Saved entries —

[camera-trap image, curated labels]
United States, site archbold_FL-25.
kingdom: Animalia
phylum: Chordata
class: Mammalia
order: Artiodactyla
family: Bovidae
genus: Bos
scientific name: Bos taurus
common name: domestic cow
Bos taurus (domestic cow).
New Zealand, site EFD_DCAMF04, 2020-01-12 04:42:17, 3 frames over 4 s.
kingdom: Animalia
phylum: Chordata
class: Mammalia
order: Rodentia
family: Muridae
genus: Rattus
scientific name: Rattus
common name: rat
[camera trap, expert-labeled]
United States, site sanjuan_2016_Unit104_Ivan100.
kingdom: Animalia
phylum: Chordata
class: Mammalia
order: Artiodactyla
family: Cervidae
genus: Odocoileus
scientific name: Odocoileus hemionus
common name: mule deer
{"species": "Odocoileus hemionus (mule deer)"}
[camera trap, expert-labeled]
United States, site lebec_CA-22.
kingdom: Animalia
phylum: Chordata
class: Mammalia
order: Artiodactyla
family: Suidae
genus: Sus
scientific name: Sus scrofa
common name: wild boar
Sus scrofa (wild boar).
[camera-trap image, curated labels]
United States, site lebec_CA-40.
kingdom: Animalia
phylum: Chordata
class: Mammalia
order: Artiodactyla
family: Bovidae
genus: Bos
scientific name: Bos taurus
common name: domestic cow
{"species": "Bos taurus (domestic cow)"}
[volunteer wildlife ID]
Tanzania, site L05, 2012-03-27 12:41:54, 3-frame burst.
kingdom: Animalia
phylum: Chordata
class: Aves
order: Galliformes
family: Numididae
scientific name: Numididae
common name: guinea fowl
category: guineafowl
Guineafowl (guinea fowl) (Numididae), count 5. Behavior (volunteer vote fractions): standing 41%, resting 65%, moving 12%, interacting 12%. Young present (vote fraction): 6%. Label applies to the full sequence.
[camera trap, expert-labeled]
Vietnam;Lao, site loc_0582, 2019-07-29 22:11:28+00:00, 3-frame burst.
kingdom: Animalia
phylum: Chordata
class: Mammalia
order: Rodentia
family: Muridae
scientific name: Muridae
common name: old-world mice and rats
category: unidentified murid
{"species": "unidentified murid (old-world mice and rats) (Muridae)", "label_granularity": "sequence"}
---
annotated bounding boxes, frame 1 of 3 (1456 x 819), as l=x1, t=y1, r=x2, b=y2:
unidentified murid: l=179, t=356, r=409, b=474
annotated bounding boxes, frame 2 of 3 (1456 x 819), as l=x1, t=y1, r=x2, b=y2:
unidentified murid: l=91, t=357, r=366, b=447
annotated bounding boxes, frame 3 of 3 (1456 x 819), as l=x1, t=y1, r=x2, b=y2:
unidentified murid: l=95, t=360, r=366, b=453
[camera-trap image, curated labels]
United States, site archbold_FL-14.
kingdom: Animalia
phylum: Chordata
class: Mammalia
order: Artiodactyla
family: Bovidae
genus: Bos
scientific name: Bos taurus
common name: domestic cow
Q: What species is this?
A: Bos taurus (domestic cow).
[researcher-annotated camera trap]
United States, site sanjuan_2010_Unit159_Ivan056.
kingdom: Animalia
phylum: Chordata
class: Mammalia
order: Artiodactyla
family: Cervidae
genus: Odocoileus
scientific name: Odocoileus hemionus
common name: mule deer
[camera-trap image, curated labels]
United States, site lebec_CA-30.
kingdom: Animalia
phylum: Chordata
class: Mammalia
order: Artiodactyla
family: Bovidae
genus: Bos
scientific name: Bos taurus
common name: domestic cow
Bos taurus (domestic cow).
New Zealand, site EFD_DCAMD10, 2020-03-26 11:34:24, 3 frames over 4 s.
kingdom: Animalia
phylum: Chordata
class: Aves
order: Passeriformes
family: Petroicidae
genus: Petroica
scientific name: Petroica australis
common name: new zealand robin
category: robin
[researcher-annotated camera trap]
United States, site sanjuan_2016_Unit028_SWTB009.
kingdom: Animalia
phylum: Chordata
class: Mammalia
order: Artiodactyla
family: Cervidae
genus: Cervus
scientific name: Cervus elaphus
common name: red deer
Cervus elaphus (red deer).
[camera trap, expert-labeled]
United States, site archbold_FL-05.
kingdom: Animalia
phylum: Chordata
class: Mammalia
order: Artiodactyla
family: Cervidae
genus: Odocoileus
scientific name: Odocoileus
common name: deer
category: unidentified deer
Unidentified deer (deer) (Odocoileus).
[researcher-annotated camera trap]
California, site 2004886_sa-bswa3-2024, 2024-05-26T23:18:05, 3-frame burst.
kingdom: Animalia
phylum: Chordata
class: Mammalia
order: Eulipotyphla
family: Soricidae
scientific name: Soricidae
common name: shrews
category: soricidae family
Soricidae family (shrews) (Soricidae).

How to complete this task —
Set out exactly the lines from the one bearing "2024-05-26T23:18:05, 3-frame burst." through the end of the data, including both ends and omitting all others.

Your response —
California, site 2004886_sa-bswa3-2024, 2024-05-26T23:18:05, 3-frame burst.
kingdom: Animalia
phylum: Chordata
class: Mammalia
order: Eulipotyphla
family: Soricidae
scientific name: Soricidae
common name: shrews
category: soricidae family
Soricidae family (shrews) (Soricidae).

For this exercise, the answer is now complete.